**Given request:**
Rewrite the following records, replacing "judging from the image" with "based on the image" throughout and leaving everything else unchanged, with the pictures omitted from the answer.

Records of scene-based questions
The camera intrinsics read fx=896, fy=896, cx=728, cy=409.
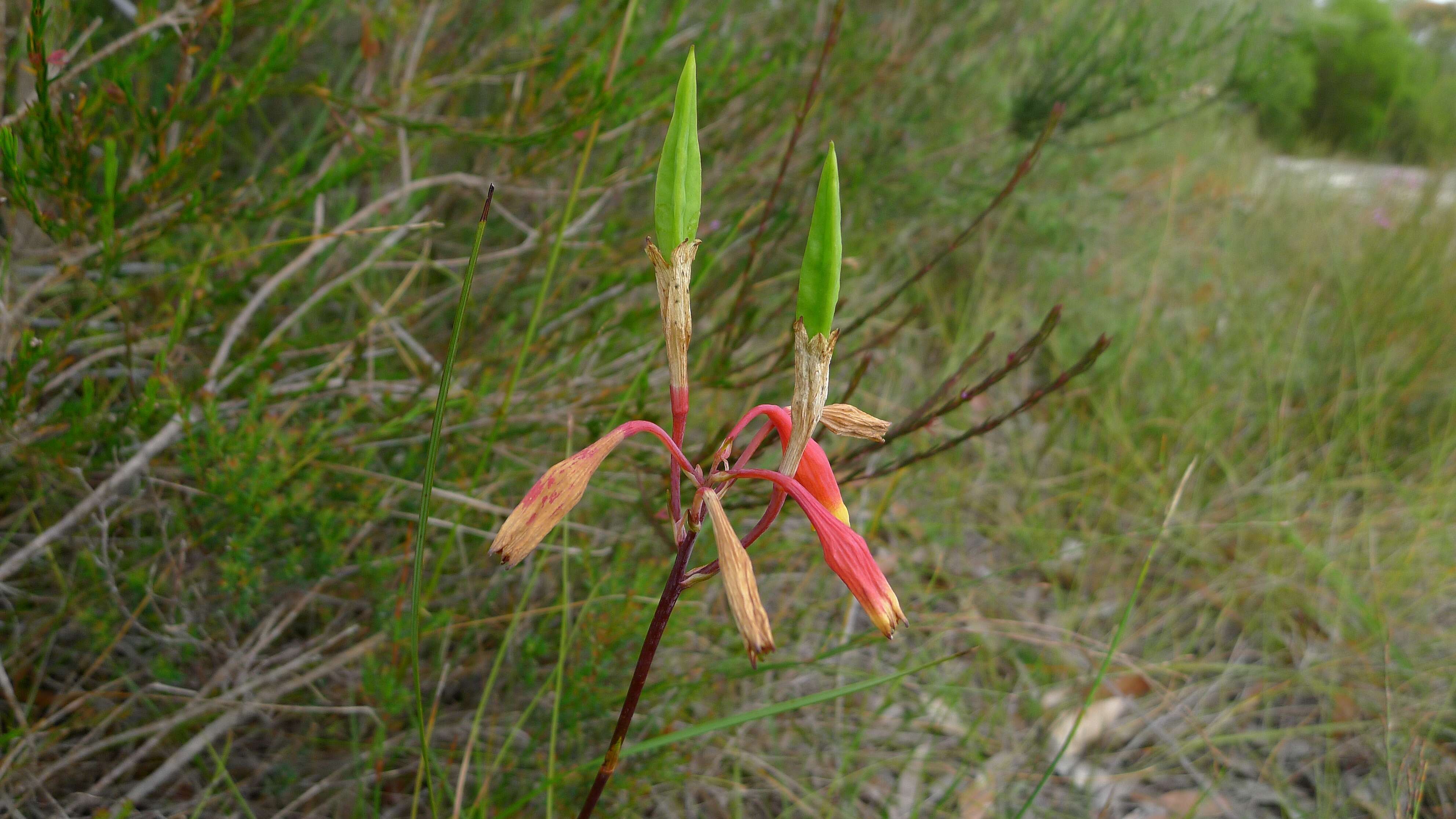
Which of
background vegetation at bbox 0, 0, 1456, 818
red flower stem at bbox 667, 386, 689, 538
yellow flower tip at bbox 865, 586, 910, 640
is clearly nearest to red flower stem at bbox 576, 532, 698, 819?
red flower stem at bbox 667, 386, 689, 538

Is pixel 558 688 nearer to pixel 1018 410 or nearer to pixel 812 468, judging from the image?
pixel 812 468

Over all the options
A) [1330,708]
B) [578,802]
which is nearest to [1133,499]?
[1330,708]

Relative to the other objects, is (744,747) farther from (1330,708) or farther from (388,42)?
(388,42)

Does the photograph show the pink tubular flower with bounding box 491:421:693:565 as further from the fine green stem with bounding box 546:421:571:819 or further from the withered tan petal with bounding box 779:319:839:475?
the fine green stem with bounding box 546:421:571:819

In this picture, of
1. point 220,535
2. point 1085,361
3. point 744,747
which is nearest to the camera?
point 1085,361

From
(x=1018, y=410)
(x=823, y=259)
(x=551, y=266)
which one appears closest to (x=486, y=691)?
(x=551, y=266)

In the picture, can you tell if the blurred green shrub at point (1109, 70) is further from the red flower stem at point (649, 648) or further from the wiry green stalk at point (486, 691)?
the red flower stem at point (649, 648)
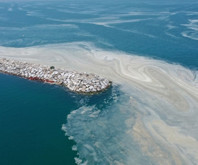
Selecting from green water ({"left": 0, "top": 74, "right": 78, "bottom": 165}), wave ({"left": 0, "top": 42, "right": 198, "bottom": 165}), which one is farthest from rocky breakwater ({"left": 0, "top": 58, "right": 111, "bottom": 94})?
wave ({"left": 0, "top": 42, "right": 198, "bottom": 165})

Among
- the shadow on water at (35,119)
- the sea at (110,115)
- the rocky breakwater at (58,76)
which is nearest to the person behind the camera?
the shadow on water at (35,119)

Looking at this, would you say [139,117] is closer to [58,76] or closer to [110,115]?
[110,115]

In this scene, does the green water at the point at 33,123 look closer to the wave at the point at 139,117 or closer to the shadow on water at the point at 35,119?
the shadow on water at the point at 35,119

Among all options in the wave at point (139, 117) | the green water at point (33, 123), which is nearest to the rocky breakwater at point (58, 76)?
the green water at point (33, 123)

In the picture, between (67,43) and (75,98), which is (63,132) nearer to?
(75,98)

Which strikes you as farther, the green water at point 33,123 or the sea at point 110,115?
the sea at point 110,115

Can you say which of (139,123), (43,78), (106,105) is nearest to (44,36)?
(43,78)

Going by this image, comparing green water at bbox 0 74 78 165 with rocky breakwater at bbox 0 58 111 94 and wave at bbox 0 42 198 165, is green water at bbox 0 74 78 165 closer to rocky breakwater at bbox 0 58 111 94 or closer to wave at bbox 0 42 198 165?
wave at bbox 0 42 198 165
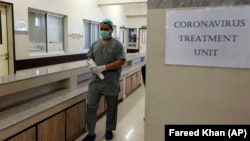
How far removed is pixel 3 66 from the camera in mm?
4324

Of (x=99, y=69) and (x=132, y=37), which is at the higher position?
(x=132, y=37)

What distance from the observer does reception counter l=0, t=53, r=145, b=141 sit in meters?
1.86

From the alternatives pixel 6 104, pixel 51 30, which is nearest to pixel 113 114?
pixel 6 104

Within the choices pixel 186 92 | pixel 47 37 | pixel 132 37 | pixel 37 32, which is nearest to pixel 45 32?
pixel 47 37

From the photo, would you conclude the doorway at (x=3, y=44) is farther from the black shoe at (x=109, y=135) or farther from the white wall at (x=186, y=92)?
the white wall at (x=186, y=92)

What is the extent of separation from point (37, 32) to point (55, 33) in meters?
0.77

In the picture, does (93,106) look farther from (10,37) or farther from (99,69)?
(10,37)

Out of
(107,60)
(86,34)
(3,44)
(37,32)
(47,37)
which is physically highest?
(86,34)

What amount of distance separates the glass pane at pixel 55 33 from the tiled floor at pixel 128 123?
2.75 meters

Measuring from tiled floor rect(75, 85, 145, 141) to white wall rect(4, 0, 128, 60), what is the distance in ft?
8.45

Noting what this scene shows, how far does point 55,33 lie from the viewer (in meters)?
Answer: 6.05

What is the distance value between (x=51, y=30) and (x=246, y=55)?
5.75 meters

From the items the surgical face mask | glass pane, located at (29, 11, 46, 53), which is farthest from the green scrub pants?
glass pane, located at (29, 11, 46, 53)

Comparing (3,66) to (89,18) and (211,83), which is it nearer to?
(89,18)
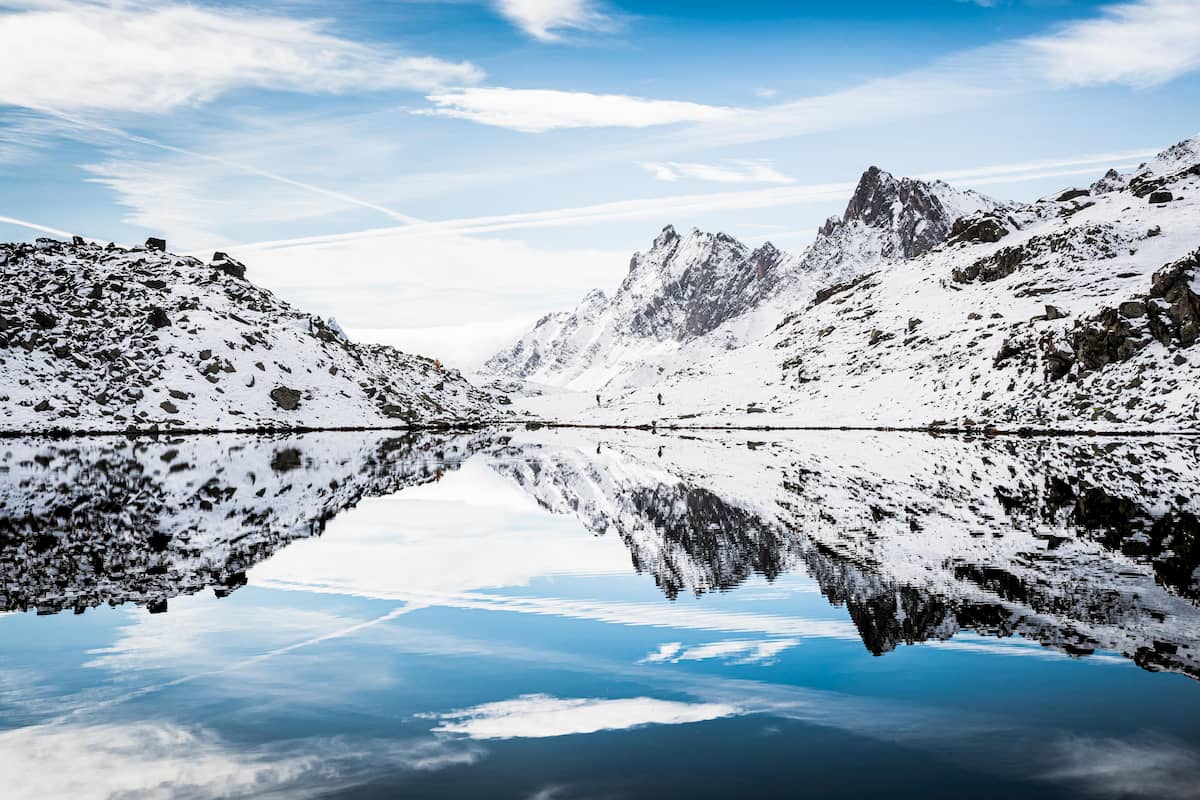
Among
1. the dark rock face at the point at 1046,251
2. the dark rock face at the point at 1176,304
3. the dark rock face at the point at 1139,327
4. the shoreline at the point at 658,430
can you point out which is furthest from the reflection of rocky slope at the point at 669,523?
the dark rock face at the point at 1046,251

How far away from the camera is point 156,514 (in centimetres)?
3338

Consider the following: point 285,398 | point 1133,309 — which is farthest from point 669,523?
point 285,398

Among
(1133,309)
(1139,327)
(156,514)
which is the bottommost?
(156,514)

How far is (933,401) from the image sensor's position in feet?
427

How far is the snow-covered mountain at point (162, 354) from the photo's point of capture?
417 feet

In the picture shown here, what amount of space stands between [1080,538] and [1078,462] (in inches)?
1275

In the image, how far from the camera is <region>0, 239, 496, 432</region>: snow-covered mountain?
127 meters

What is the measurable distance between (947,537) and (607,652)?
1432cm

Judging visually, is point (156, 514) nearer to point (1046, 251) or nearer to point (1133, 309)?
point (1133, 309)

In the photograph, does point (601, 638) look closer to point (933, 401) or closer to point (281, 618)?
point (281, 618)

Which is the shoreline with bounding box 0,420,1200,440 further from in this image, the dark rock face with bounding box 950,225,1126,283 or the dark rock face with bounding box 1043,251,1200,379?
the dark rock face with bounding box 950,225,1126,283

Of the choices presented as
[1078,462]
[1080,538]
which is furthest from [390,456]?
[1080,538]

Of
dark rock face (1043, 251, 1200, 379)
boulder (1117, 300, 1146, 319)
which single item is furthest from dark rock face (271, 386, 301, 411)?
boulder (1117, 300, 1146, 319)

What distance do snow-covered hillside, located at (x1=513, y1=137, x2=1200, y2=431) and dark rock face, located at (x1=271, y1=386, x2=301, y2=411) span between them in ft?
202
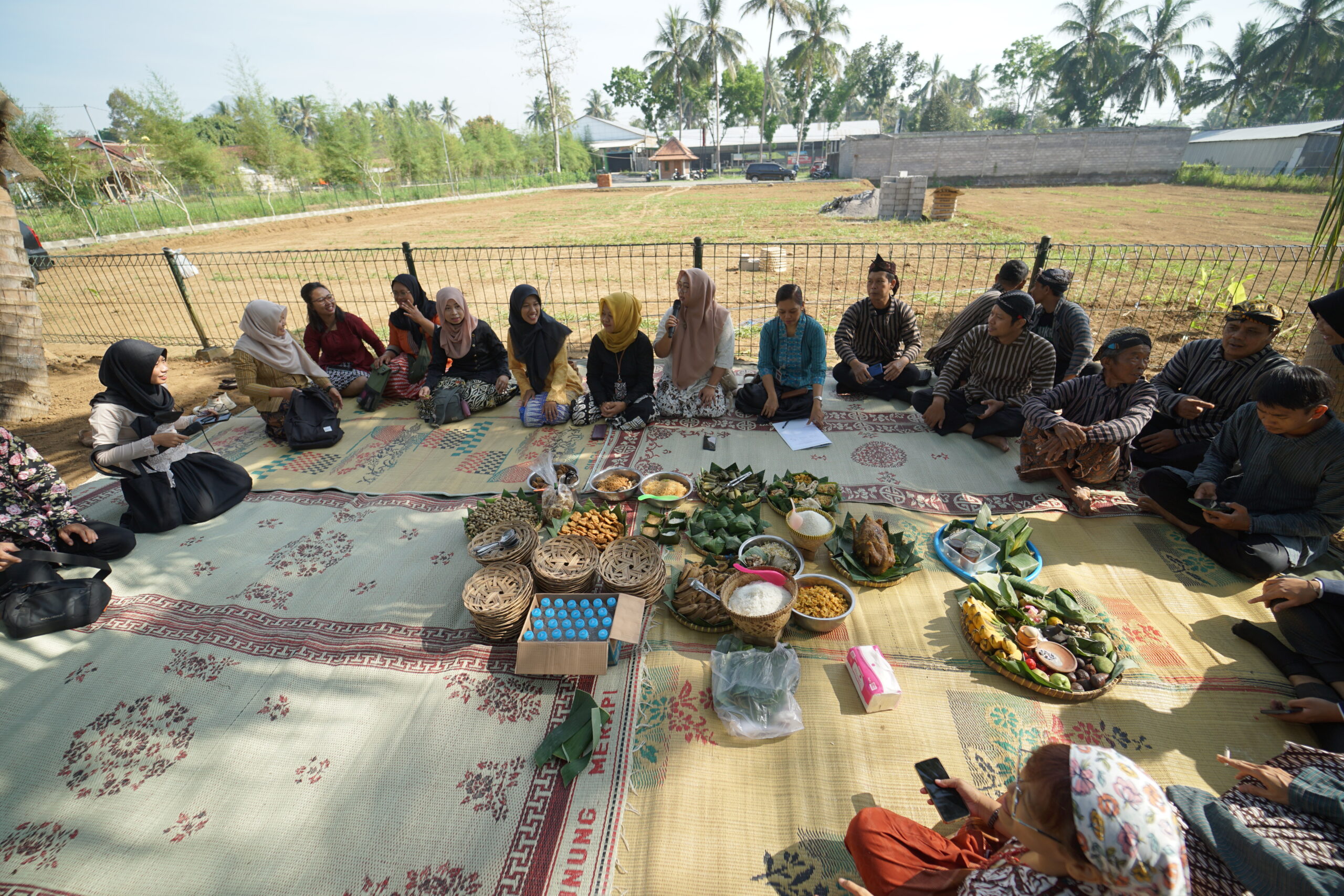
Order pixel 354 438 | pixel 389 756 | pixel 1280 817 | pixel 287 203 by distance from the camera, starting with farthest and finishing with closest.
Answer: pixel 287 203, pixel 354 438, pixel 389 756, pixel 1280 817

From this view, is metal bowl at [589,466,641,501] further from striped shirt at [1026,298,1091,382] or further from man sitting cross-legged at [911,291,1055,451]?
striped shirt at [1026,298,1091,382]

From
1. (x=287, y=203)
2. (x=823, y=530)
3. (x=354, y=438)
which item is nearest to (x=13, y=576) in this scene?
(x=354, y=438)

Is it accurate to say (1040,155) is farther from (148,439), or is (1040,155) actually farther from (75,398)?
(75,398)

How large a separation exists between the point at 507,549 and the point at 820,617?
1824 mm

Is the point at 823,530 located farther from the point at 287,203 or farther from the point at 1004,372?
the point at 287,203

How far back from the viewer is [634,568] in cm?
310

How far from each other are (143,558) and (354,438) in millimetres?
1876

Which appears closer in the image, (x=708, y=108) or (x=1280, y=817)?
(x=1280, y=817)

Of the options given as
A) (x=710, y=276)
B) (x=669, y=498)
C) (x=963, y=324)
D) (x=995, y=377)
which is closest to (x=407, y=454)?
(x=669, y=498)

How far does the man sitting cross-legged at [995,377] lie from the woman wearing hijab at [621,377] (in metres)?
2.59

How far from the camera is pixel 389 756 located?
2.42 m

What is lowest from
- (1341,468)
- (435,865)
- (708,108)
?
(435,865)

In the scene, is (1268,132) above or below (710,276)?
above

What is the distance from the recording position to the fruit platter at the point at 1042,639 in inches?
99.8
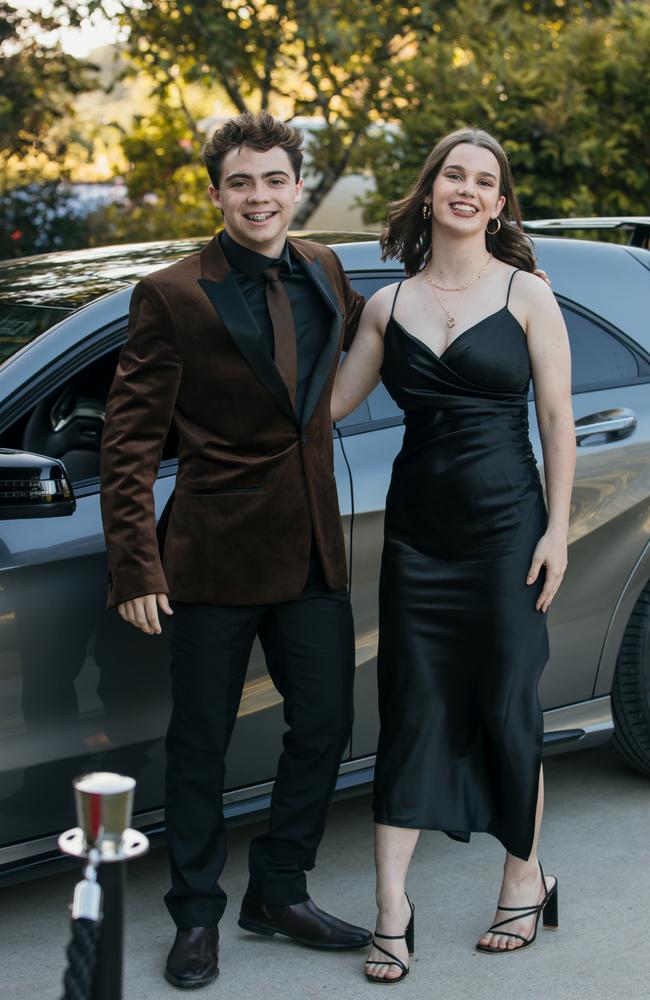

**Written reply:**
The camera intrinsics read fx=896, fy=896, cx=728, cy=409.
Which of
background vegetation at bbox 0, 0, 1456, 818
red flower stem at bbox 667, 386, 689, 538
yellow flower tip at bbox 865, 586, 910, 640
is clearly nearest to red flower stem at bbox 576, 532, 698, 819?
red flower stem at bbox 667, 386, 689, 538

Is pixel 558 688 nearer to pixel 1018 410 or nearer to pixel 812 468, based on the image?
pixel 812 468

Over all the options
A) [1330,708]
B) [578,802]
which is nearest to [1133,499]?
[1330,708]

Relative to the other objects, is (744,747) farther from (1330,708) or farther from (388,42)?
(388,42)

Does the photograph show the pink tubular flower with bounding box 491:421:693:565 as further from the fine green stem with bounding box 546:421:571:819 or further from the withered tan petal with bounding box 779:319:839:475?
the fine green stem with bounding box 546:421:571:819

In this picture, of
1. point 220,535
2. point 1085,361
3. point 744,747
which is nearest to the camera?
point 1085,361

From
(x=1018, y=410)
(x=823, y=259)
(x=551, y=266)
which one appears closest to (x=486, y=691)?
(x=551, y=266)

In the picture, can you tell if the blurred green shrub at point (1109, 70) is further from the red flower stem at point (649, 648) or further from the wiry green stalk at point (486, 691)?
the red flower stem at point (649, 648)
Selecting from green water ({"left": 0, "top": 74, "right": 78, "bottom": 165}), wave ({"left": 0, "top": 42, "right": 198, "bottom": 165}), which one is farthest from rocky breakwater ({"left": 0, "top": 58, "right": 111, "bottom": 94})?
wave ({"left": 0, "top": 42, "right": 198, "bottom": 165})

Among
- the shadow on water at (35,119)
- the sea at (110,115)
- the rocky breakwater at (58,76)
which is nearest to the person behind the camera?
the shadow on water at (35,119)

Looking at this, would you say [139,117] is closer to [58,76] or closer to [110,115]?
[110,115]

In this scene, does the green water at the point at 33,123 look closer to the wave at the point at 139,117 or closer to the shadow on water at the point at 35,119?
the shadow on water at the point at 35,119

Among all options in the wave at point (139, 117) | the green water at point (33, 123), which is nearest to the rocky breakwater at point (58, 76)?
the green water at point (33, 123)

In the picture, between (67,43) and (75,98), which is (63,132) nearer to?
(75,98)

Which strikes you as farther, the green water at point 33,123 or the sea at point 110,115?
the sea at point 110,115

Can you say which of (139,123), (43,78), (106,105) is nearest to (44,36)?
(43,78)

Going by this image, comparing green water at bbox 0 74 78 165 with rocky breakwater at bbox 0 58 111 94 and wave at bbox 0 42 198 165, is green water at bbox 0 74 78 165 closer to rocky breakwater at bbox 0 58 111 94 or closer to wave at bbox 0 42 198 165?
wave at bbox 0 42 198 165
How far removed is pixel 3 66 from the camera in mm?
4324

Of (x=99, y=69) and (x=132, y=37), which is at the higher position?
(x=132, y=37)

What distance from the observer does reception counter l=0, t=53, r=145, b=141 sit in meters?
1.86

From the alternatives pixel 6 104, pixel 51 30, which is nearest to pixel 113 114?
pixel 6 104

Within the choices pixel 186 92 | pixel 47 37 | pixel 132 37 | pixel 37 32, which is nearest to pixel 45 32?
pixel 47 37

From the photo, would you conclude the doorway at (x=3, y=44) is farther from the black shoe at (x=109, y=135) or farther from the white wall at (x=186, y=92)?
the white wall at (x=186, y=92)

What is the extent of separation from point (37, 32) to point (55, 33) in meters?
0.77

In the picture, does (93,106) look farther from (10,37) or farther from (99,69)?
(10,37)

Out of
(107,60)
(86,34)
(3,44)
(37,32)
(47,37)
which is physically highest?
(86,34)

What amount of distance separates the glass pane at pixel 55 33 from the tiled floor at pixel 128 123?
2.75 meters

Measuring from tiled floor rect(75, 85, 145, 141) to white wall rect(4, 0, 128, 60), what is the distance in ft?
8.45

Noting what this scene shows, how far does point 55,33 lie from the viewer (in meters)?
Answer: 6.05

What is the distance value between (x=51, y=30) and (x=246, y=55)?
5.75 meters

From the items the surgical face mask | glass pane, located at (29, 11, 46, 53), which is farthest from the green scrub pants?
glass pane, located at (29, 11, 46, 53)

Comparing (3,66) to (89,18) and (211,83), which is it nearer to?
(89,18)
Among
1. the dark rock face at the point at 1046,251
2. the dark rock face at the point at 1176,304
3. the dark rock face at the point at 1139,327
4. the shoreline at the point at 658,430
can you point out which is furthest from the reflection of rocky slope at the point at 669,523?
the dark rock face at the point at 1046,251

How far away from the camera is point 156,514 (in centimetres)?
3338

Consider the following: point 285,398 | point 1133,309 — which is farthest from point 669,523?
point 285,398

Among
(1133,309)
(1139,327)
(156,514)
which is the bottommost?
(156,514)

How far is (933,401) from the image sensor's position in feet?
427

How far is the snow-covered mountain at point (162, 354) from the photo's point of capture?
417 feet

In the picture shown here, what amount of space stands between [1080,538] and [1078,462] (in inches)?
1275

In the image, how far from the camera is <region>0, 239, 496, 432</region>: snow-covered mountain?
127 meters

What is the measurable distance between (947,537) and (607,652)?
1432cm

Judging visually, is point (156, 514) nearer to point (1046, 251) or nearer to point (1133, 309)?
point (1133, 309)

In the photograph, does point (601, 638) look closer to point (933, 401) or closer to point (281, 618)?
point (281, 618)

Which is the shoreline with bounding box 0,420,1200,440 further from in this image, the dark rock face with bounding box 950,225,1126,283 or the dark rock face with bounding box 1043,251,1200,379?
the dark rock face with bounding box 950,225,1126,283

Of the choices presented as
[1078,462]
[1080,538]
which is furthest from [390,456]?
[1080,538]

Of
dark rock face (1043, 251, 1200, 379)
boulder (1117, 300, 1146, 319)
which single item is furthest from dark rock face (271, 386, 301, 411)?
boulder (1117, 300, 1146, 319)

What distance do snow-covered hillside, located at (x1=513, y1=137, x2=1200, y2=431) and dark rock face, located at (x1=271, y1=386, x2=301, y2=411) span between them in ft?
202
Order pixel 354 438 | pixel 389 756 | pixel 1280 817 | pixel 287 203 by distance from the camera, starting with farthest and finishing with closest.
Answer: pixel 287 203, pixel 354 438, pixel 389 756, pixel 1280 817

From this view, is metal bowl at [589,466,641,501] further from striped shirt at [1026,298,1091,382] or further from man sitting cross-legged at [911,291,1055,451]?
striped shirt at [1026,298,1091,382]

From
1. (x=287, y=203)
2. (x=823, y=530)
3. (x=354, y=438)
which item is nearest to (x=13, y=576) in this scene?
(x=354, y=438)

Is it accurate to say (1040,155) is farther from (148,439), or is (1040,155) actually farther from (75,398)?
(75,398)

How large a separation exists between the point at 507,549 and the point at 820,617?
1824 mm

Is the point at 823,530 located farther from the point at 287,203 or farther from the point at 1004,372?
the point at 287,203

How far back from the viewer is [634,568] in cm?
310

How far from each other are (143,558) and (354,438) in millimetres?
1876

Which appears closer in the image, (x=708, y=108) or (x=1280, y=817)?
(x=1280, y=817)

Of the options given as
A) (x=710, y=276)
B) (x=669, y=498)
C) (x=963, y=324)
D) (x=995, y=377)
which is closest to (x=407, y=454)?
(x=669, y=498)

How far does the man sitting cross-legged at [995,377] lie from the woman wearing hijab at [621,377] (in metres)?
2.59

How far from the camera is pixel 389 756 located?
2.42 m

What is lowest from
- (1341,468)
- (435,865)
- (708,108)
?
(435,865)

In the scene, is (1268,132) above or below (710,276)?
above

What is the distance from the recording position to the fruit platter at the point at 1042,639 in inches?
99.8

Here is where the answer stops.